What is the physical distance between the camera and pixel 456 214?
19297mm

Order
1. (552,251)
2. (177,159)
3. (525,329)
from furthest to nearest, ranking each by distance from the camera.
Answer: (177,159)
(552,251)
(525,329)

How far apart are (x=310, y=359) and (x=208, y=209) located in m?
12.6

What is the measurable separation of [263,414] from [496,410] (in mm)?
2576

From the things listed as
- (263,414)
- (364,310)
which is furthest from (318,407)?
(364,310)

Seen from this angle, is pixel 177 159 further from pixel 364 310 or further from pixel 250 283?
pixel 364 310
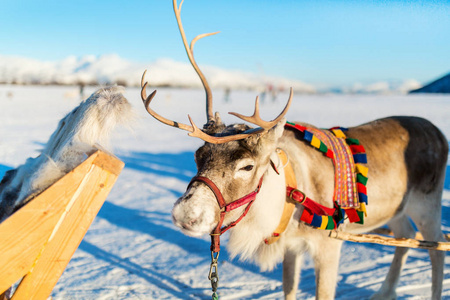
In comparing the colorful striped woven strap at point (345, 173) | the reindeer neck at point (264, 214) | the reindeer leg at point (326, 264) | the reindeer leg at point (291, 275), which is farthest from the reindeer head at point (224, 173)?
the reindeer leg at point (291, 275)

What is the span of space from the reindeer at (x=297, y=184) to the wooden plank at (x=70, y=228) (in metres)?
0.70

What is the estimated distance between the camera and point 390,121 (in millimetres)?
3562

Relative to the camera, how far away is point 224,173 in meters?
2.07

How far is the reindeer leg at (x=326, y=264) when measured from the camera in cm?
274

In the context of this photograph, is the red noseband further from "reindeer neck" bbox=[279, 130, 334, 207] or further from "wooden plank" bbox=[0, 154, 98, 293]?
"wooden plank" bbox=[0, 154, 98, 293]

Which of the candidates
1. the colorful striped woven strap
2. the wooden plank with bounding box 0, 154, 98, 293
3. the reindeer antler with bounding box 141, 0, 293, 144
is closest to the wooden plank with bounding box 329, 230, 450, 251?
the colorful striped woven strap

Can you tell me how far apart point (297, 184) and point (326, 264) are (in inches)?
28.9

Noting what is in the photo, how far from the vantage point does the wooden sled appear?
115 cm

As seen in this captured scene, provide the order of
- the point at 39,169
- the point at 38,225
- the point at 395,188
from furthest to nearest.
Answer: the point at 395,188 < the point at 39,169 < the point at 38,225

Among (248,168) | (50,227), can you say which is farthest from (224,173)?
(50,227)

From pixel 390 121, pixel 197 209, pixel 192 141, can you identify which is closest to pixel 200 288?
pixel 197 209

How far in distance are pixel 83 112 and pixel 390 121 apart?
10.5 feet

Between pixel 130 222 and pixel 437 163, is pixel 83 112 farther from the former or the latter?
pixel 130 222

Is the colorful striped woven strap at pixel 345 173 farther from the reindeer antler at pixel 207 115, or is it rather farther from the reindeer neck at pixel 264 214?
the reindeer antler at pixel 207 115
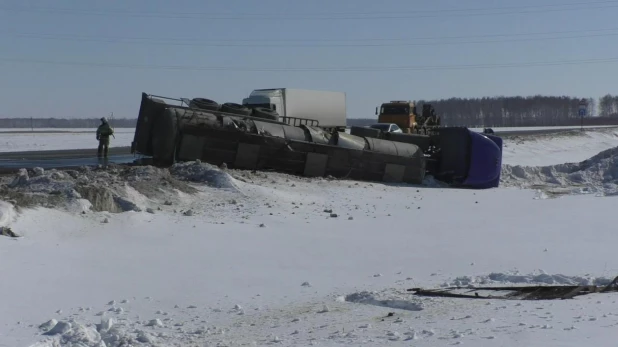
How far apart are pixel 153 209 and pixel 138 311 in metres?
6.91

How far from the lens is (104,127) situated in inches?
1104

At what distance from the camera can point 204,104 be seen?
2531cm

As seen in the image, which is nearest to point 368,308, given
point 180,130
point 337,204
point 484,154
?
point 337,204

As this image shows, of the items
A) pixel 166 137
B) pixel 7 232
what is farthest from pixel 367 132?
pixel 7 232

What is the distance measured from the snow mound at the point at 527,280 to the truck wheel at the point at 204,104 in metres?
15.0

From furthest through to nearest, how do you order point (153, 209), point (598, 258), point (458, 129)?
point (458, 129)
point (153, 209)
point (598, 258)

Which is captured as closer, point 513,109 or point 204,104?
point 204,104

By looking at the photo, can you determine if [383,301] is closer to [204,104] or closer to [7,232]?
[7,232]

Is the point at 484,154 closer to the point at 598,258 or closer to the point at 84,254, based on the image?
the point at 598,258

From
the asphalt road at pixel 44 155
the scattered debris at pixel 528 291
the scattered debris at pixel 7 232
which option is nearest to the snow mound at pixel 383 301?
the scattered debris at pixel 528 291

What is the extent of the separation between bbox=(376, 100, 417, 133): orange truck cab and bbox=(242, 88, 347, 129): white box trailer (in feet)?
7.70

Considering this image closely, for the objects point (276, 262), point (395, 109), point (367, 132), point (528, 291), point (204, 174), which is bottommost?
point (276, 262)

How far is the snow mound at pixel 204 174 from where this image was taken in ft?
64.8

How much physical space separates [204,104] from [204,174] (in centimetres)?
557
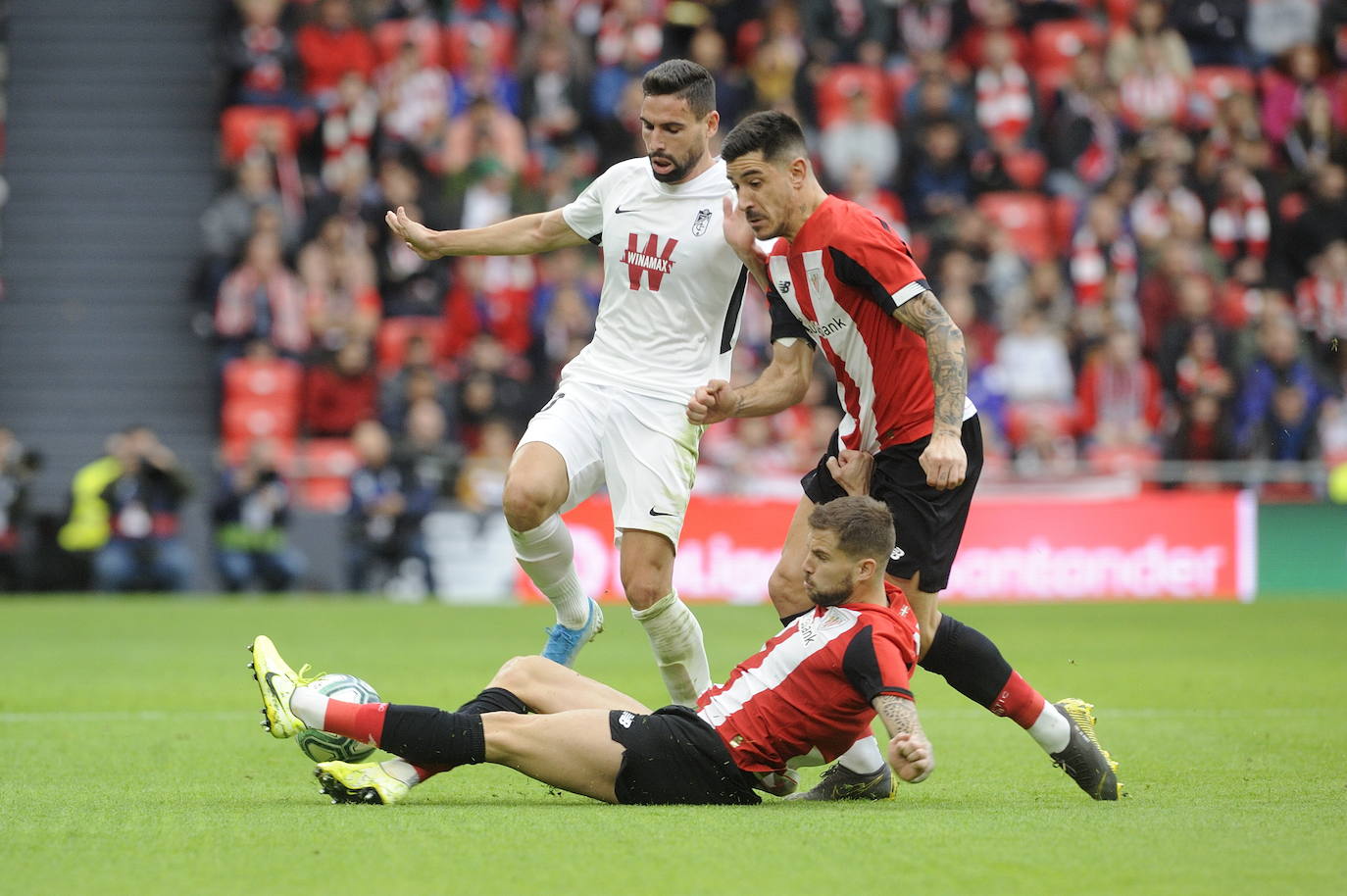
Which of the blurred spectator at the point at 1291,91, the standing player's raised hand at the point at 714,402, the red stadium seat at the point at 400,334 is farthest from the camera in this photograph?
the blurred spectator at the point at 1291,91

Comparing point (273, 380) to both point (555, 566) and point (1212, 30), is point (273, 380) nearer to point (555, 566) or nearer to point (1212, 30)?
point (555, 566)

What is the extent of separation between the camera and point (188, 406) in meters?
20.2

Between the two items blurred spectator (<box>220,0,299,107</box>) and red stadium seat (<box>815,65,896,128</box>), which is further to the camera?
red stadium seat (<box>815,65,896,128</box>)

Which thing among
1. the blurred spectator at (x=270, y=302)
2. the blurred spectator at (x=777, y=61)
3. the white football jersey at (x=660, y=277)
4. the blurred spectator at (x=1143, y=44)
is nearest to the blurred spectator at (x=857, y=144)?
the blurred spectator at (x=777, y=61)

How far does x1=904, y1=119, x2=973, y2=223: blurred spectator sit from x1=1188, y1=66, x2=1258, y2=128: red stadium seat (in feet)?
9.98

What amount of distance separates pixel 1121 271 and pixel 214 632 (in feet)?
33.6

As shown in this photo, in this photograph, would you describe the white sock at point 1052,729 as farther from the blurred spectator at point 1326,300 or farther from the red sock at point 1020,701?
the blurred spectator at point 1326,300

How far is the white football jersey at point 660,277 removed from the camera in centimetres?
763

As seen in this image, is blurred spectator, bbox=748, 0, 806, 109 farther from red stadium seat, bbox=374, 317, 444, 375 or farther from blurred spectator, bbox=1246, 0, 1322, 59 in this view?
blurred spectator, bbox=1246, 0, 1322, 59

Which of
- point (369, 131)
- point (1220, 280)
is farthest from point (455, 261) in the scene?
point (1220, 280)

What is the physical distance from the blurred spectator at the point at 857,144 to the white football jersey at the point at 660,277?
40.5 ft

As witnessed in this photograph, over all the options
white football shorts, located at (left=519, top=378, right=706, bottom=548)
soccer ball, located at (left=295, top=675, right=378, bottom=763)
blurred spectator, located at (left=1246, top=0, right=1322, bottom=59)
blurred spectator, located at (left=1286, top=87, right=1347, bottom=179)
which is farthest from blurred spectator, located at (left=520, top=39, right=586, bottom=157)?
soccer ball, located at (left=295, top=675, right=378, bottom=763)

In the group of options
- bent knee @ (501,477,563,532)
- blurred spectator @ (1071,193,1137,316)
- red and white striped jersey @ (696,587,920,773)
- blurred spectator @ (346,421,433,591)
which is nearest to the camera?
red and white striped jersey @ (696,587,920,773)

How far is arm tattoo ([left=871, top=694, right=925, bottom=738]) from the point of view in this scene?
5.36 m
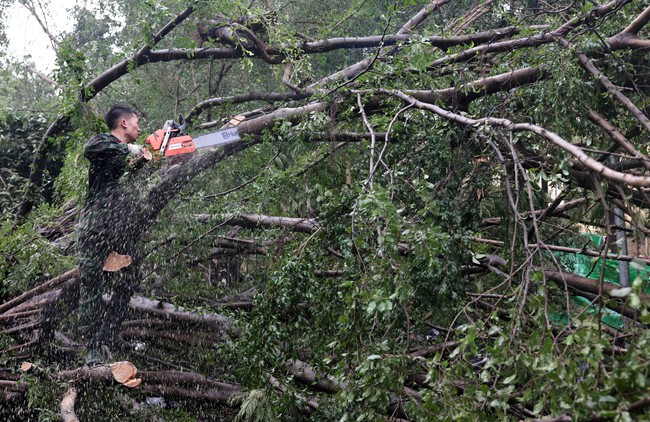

=====

WHAT YOU HAVE TO DO - Copy out all of the material above line for line, without changing any wording, and leave out the pictures.

COMPLETE RESPONSE -
What is the physical distance between the camera and pixel 456 214?
19297mm

Order
1. (552,251)
2. (177,159)
3. (525,329)
from furthest to nearest, ranking each by distance from the camera.
Answer: (177,159)
(552,251)
(525,329)

How far apart are (x=310, y=359) and (x=208, y=209) located in m?
12.6

What is the measurable separation of [263,414] from [496,410] (in mm)?
2576

From the things listed as
- (263,414)
- (364,310)
which is furthest from (318,407)?
(364,310)

Seen from this angle, is pixel 177 159 further from pixel 364 310 or further from pixel 250 283?
pixel 364 310
In comparing the colorful striped woven strap at point (345, 173) | the reindeer neck at point (264, 214) | the reindeer leg at point (326, 264) | the reindeer leg at point (291, 275), which is farthest from the reindeer head at point (224, 173)?
the reindeer leg at point (291, 275)

What is the span of space from the reindeer at (x=297, y=184) to the wooden plank at (x=70, y=228) (in metres)?
0.70

What is the estimated distance between the camera and point 390,121 (in millimetres)?
3562

Relative to the camera, how far away is point 224,173 in meters?
2.07

How far is the reindeer leg at (x=326, y=264) when measured from the camera in cm?
274

In the context of this photograph, is the red noseband further from "reindeer neck" bbox=[279, 130, 334, 207] or further from "wooden plank" bbox=[0, 154, 98, 293]?
"wooden plank" bbox=[0, 154, 98, 293]

Which of the candidates
1. the colorful striped woven strap
2. the wooden plank with bounding box 0, 154, 98, 293
3. the reindeer antler with bounding box 141, 0, 293, 144
is closest to the wooden plank with bounding box 329, 230, 450, 251?
the colorful striped woven strap

Can you tell me how far apart point (297, 184) and point (326, 264) are (in inches)?
28.9

Noting what is in the photo, how far from the vantage point does the wooden sled appear?
115 cm

As seen in this captured scene, provide the order of
- the point at 39,169
- the point at 38,225
- the point at 395,188
from furthest to nearest.
Answer: the point at 395,188 < the point at 39,169 < the point at 38,225

Among (248,168) | (50,227), can you say which is farthest from (224,173)?
(50,227)

From pixel 390 121, pixel 197 209, pixel 192 141, can you identify which is closest to pixel 200 288?
pixel 197 209

How far in distance are pixel 83 112 and pixel 390 121 apart?
10.5 feet

Between pixel 130 222 and pixel 437 163, is pixel 83 112 farther from the former or the latter?
pixel 130 222

Is the colorful striped woven strap at pixel 345 173 farther from the reindeer antler at pixel 207 115, or is it rather farther from the reindeer neck at pixel 264 214?
the reindeer antler at pixel 207 115
How far apart are pixel 153 209 and pixel 138 311 in metres?
6.91

How far from the lens is (104,127) situated in inches?
1104

At what distance from the camera can point 204,104 be seen?
2531cm

As seen in the image, which is nearest to point 368,308, given
point 180,130
point 337,204
point 484,154
?
point 337,204

As this image shows, of the items
A) pixel 166 137
B) pixel 7 232
what is farthest from pixel 367 132?
pixel 7 232

What is the distance measured from the snow mound at the point at 527,280 to the truck wheel at the point at 204,104 in metres?
15.0

From furthest through to nearest, how do you order point (153, 209), point (598, 258), point (458, 129)?
point (458, 129)
point (153, 209)
point (598, 258)

Which is captured as closer, point 513,109 or point 204,104?
point 204,104

By looking at the photo, can you determine if [383,301] is closer to [204,104] or closer to [7,232]?
[7,232]

Is the point at 484,154 closer to the point at 598,258 or closer to the point at 84,254, based on the image?
the point at 598,258

From
the asphalt road at pixel 44 155
the scattered debris at pixel 528 291
the scattered debris at pixel 7 232
which option is nearest to the snow mound at pixel 383 301?
the scattered debris at pixel 528 291

What is the extent of the separation between bbox=(376, 100, 417, 133): orange truck cab and bbox=(242, 88, 347, 129): white box trailer (in feet)?
7.70

Considering this image closely, for the objects point (276, 262), point (395, 109), point (367, 132), point (528, 291), point (204, 174), which is bottommost?
point (276, 262)

How far is the snow mound at pixel 204 174 from where this image was taken in ft?
64.8

How much physical space separates [204,104] from [204,174] (in centimetres)?
557
Which of the blurred spectator at the point at 1291,91, the standing player's raised hand at the point at 714,402, the red stadium seat at the point at 400,334 is farthest from the camera in this photograph?
the blurred spectator at the point at 1291,91

Comparing point (273, 380) to both point (555, 566) and point (1212, 30), is point (273, 380) nearer to point (555, 566) or nearer to point (1212, 30)?
point (555, 566)

What is the extent of separation between the camera and point (188, 406) in meters?
20.2

Between the two items blurred spectator (<box>220,0,299,107</box>) and red stadium seat (<box>815,65,896,128</box>), which is further to the camera?
red stadium seat (<box>815,65,896,128</box>)

Which thing among
1. the blurred spectator at (x=270, y=302)
2. the blurred spectator at (x=777, y=61)
3. the white football jersey at (x=660, y=277)
4. the blurred spectator at (x=1143, y=44)
is nearest to the blurred spectator at (x=857, y=144)?
the blurred spectator at (x=777, y=61)

How far does x1=904, y1=119, x2=973, y2=223: blurred spectator sit from x1=1188, y1=66, x2=1258, y2=128: red stadium seat (in feet)?
9.98

What amount of distance separates pixel 1121 271 and pixel 214 632 (in feet)?
33.6

As shown in this photo, in this photograph, would you describe the white sock at point 1052,729 as farther from the blurred spectator at point 1326,300 or farther from the red sock at point 1020,701?
the blurred spectator at point 1326,300

How far is the white football jersey at point 660,277 removed from the camera in centimetres?
763

As seen in this image, is blurred spectator, bbox=748, 0, 806, 109 farther from red stadium seat, bbox=374, 317, 444, 375 or farther from blurred spectator, bbox=1246, 0, 1322, 59 in this view?
blurred spectator, bbox=1246, 0, 1322, 59

Which of
- point (369, 131)
- point (1220, 280)
is farthest from point (455, 261) in the scene?
point (1220, 280)

What is the physical distance from the blurred spectator at the point at 857,144 to the white football jersey at the point at 660,277?
40.5 ft

As witnessed in this photograph, over all the options
white football shorts, located at (left=519, top=378, right=706, bottom=548)
soccer ball, located at (left=295, top=675, right=378, bottom=763)
blurred spectator, located at (left=1246, top=0, right=1322, bottom=59)
blurred spectator, located at (left=1286, top=87, right=1347, bottom=179)
which is farthest from blurred spectator, located at (left=520, top=39, right=586, bottom=157)?
soccer ball, located at (left=295, top=675, right=378, bottom=763)

In the group of options
- bent knee @ (501,477,563,532)
- blurred spectator @ (1071,193,1137,316)
- red and white striped jersey @ (696,587,920,773)
- blurred spectator @ (346,421,433,591)
which is nearest to the camera?
red and white striped jersey @ (696,587,920,773)

How far is arm tattoo ([left=871, top=694, right=925, bottom=738]) from the point of view in this scene?
5.36 m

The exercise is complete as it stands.